* _Extracted material_

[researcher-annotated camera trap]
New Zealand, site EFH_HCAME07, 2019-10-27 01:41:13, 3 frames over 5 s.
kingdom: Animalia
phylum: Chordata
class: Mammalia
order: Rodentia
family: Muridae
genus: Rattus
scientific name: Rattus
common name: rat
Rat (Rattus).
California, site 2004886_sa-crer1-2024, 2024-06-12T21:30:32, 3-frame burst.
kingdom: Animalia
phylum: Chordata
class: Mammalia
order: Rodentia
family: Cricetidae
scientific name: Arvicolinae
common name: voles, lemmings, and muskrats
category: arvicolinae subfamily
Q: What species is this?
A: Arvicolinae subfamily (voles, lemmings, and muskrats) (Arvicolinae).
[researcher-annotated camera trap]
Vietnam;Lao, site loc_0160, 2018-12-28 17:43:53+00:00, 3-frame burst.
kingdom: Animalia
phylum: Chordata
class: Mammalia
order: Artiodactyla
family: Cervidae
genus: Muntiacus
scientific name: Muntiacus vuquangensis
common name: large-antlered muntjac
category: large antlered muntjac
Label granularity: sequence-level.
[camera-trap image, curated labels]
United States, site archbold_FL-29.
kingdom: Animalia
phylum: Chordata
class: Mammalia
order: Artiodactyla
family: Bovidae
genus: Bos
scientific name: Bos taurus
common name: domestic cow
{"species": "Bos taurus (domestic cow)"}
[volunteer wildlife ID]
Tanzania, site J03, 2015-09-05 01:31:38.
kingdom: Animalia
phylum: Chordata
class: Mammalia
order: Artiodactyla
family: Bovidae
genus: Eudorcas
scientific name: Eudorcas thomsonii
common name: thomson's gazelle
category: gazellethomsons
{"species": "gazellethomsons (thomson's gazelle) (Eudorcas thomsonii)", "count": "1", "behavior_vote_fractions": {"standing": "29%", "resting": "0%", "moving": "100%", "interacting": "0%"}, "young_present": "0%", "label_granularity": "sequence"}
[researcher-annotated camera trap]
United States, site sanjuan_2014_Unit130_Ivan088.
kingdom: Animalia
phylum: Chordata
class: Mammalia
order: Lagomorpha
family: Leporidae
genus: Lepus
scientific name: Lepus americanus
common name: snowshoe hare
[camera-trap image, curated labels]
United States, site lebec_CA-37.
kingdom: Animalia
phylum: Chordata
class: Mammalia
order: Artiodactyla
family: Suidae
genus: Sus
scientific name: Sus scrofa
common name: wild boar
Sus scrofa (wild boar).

* _Your assignment_
Scan the data above, find each line with "site", and copy it.

* _Solution to the problem_
New Zealand, site EFH_HCAME07, 2019-10-27 01:41:13, 3 frames over 5 s.
California, site 2004886_sa-crer1-2024, 2024-06-12T21:30:32, 3-frame burst.
Vietnam;Lao, site loc_0160, 2018-12-28 17:43:53+00:00, 3-frame burst.
United States, site archbold_FL-29.
Tanzania, site J03, 2015-09-05 01:31:38.
United States, site sanjuan_2014_Unit130_Ivan088.
United States, site lebec_CA-37.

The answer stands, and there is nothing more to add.